Никаких других посетителей в палате за это время не появилось. Бабуся оставалась в центре всеобщего наблюдения, и вдруг что-то будто до нее дошло.
Знакомое выражение в лице ее проступило.
— Маша, — она произнесла деланно небрежно, — а что, теперь такие каблуки вошли в моду? — указала на мамины туфли, которые видела не раз. — Это Павел привез? Там такие носят? — Обернулась к старухе армянке. — Знаете, мой зять…
Лизина мама склонилась зачем-то к уже пустой сумке.
— А моя дочь… — голос бабуси все горделивей звучал. — А мои внуки…
Лизина мама взглянула на часы. Бабуся мгновенно себя оборвала:
— Маша, ты уже уходишь? Маша, хоть еще немного посиди. Возьми меня отсюда, мне здесь плохо, Маша! Возьми меня с собой, к себе…
…Лет до двенадцати образцом во всем Лизе виделась мама.

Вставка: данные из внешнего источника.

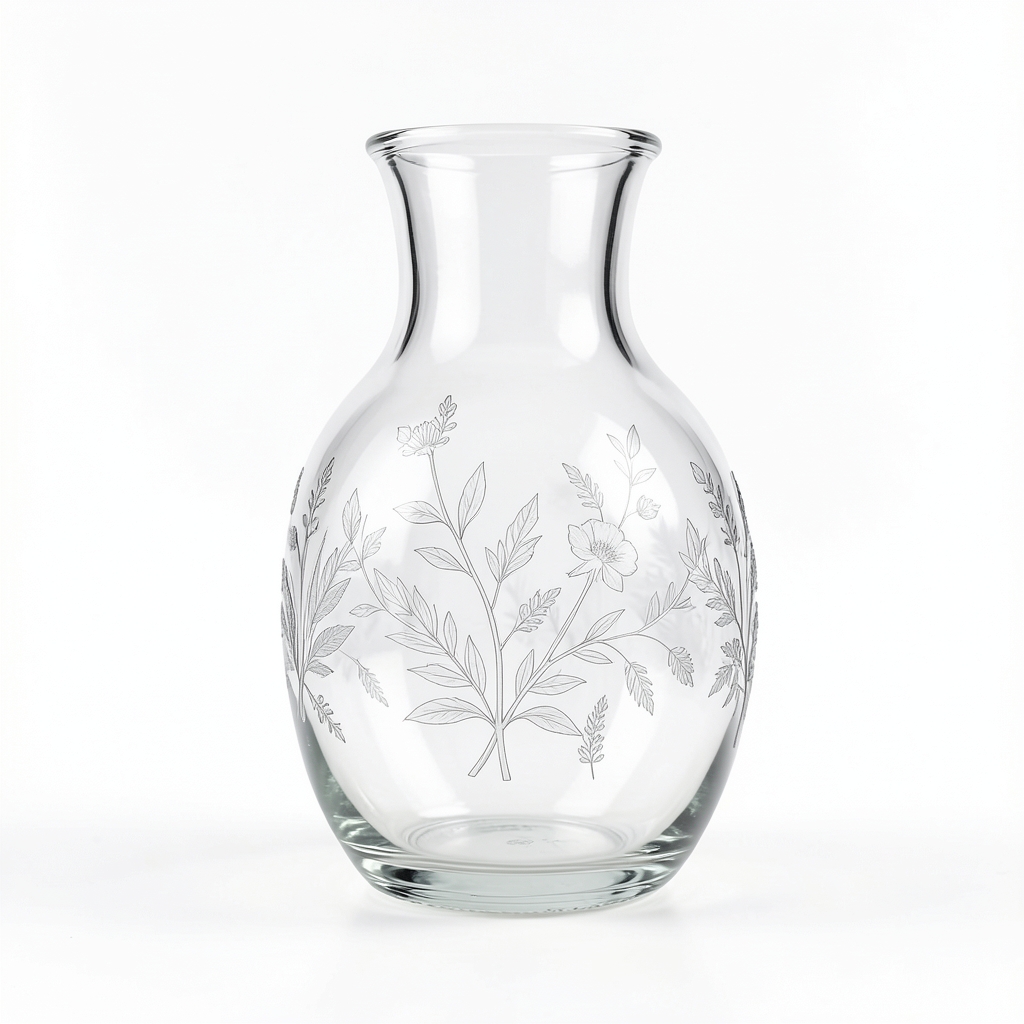 Vase en Verre Soufflé à Gravure Botanique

Спустя время родство с отцом стала все больше отмечать. Брата младшего долго не замечала, пока не обнаружила, как это увлекательно, важно, на кого-то самой влиять.
Защищать и командовать, делиться самым секретным, зная, что не выдаст, не продаст. И очень надежной представлялась семейная их крепость, где спрятаться, казалось, будет возможным всегда и в любой момент.

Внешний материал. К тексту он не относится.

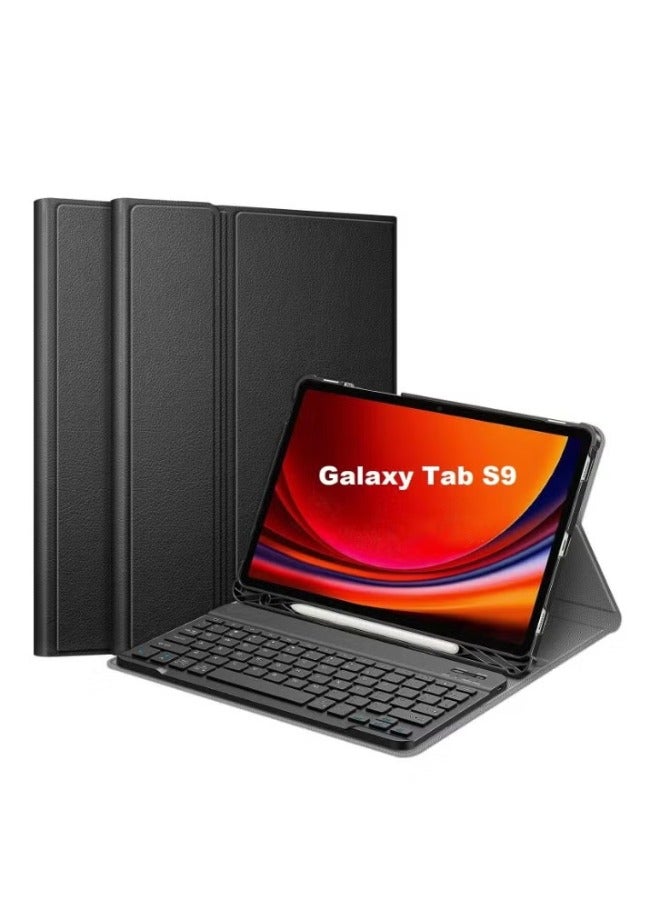 Keyboard Case for Samsung Galaxy Tab S9 2023, Slim Folio Cover Removable Detachable Bluetooth Keyboard with Pencil Holder for S9 SM-X710 / SM-X716B  - Image 1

Поступки родителей, их решения воспринимались безоговорочно. Если Лиза и восставала когда, буянила, так потому, что огонь плавал в крови, дурной характер искал выхода во вспышках, неожиданных и неразумных, что Лиза сама сознавала и раскаивалась.
Вообще себя она оценивала сурово. Знала, что не хороша, не добра, и нет в ней общительности, легкости, а, значит, справедливо, что ее не любят. Но скрытую силу вынашивала в себе тайком, сплетая ее, как канат, из сомнений и уверенности, опасливости и риска, надменности и постоянного мучительного недовольства собой.

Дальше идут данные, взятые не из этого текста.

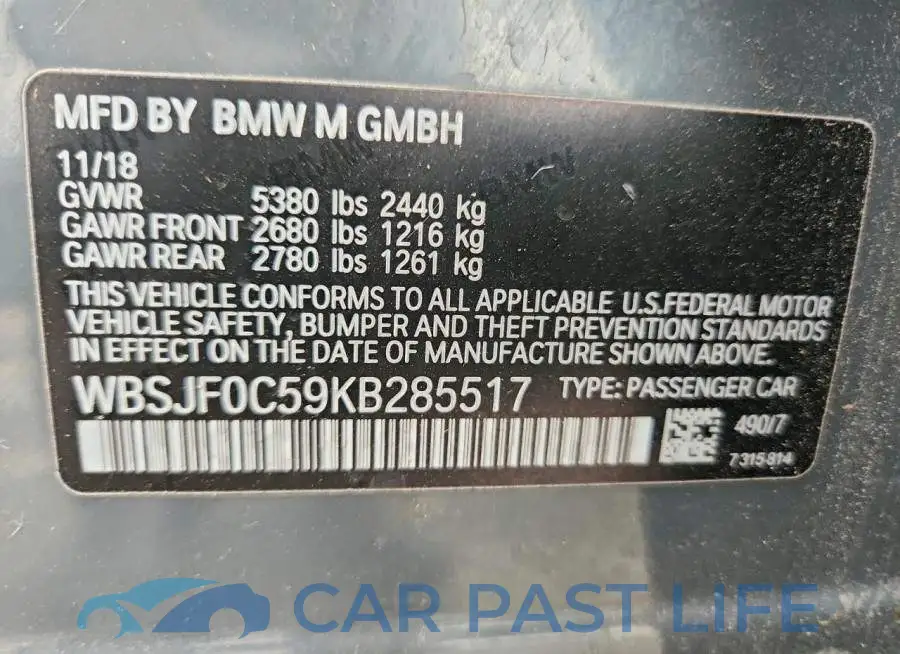 WBSJF0C59KB285517# 12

Но что она приняла как аксиому, так это необходимость свои чувства скрывать. Особенно те душевные переливы, где и ранятся всего глубже.
Специально ее скрытности не обучали, но как урок воспринимался и мамин холодноватый поцелуй, и ироничные отцовские словечки, сама атмосфера их дома, дружного, спаянного и не допускающего вторжений извне. Гости, разумеется, не считались: их звали, когда были готовы. Всему задан был строгий, размеренный ритм. И мать, и отец шагали по жизни смело, но помнили об опасностях, гордились, что удавалось им их обходить. А значит, маршрут выбирался определенный, без нарушений, известных запретов, в согласии с нормами.
Чудачеств в доме не одобряли, хотя и сочувствовали некоторым чудакам, наблюдая со стороны. Ценили ум. Уважали труд. Бестолковые чьи-то метания осуждали.
И скорее жестковатость готовы были простить, подразумевая под ней недосказанное, сокровенное, чем мягкость, податливость, излишнюю откровенность, считая, что высказанное вслух обесценивается.
Следовать таким установкам было, возможно, полезно, но иногда тяжело.
Временами, точно муть со дна, поднималось всхлипывающее, жалкое что-то. И как ни отмахивалась, не могла Лиза, не признать, откуда, от кого это в ней.
Да, хотелось, чтобы ее, Лизу, любили, страстно, пылко. Невыносимо было чувствовать себя ни для кого не главной, не «самой». Набухала потребность против несправедливости такой восстать — орать, требовать, объясняться, оправдываться. Что же вы?.. Разве я так уже плоха? Ну не очень добра, не очень легка, но ведь я живу — живу! — и хочу любить, хочу, чтобы меня любили.
Ничего нет важнее, нужней… Бабуся, перестань смеяться, слышишь?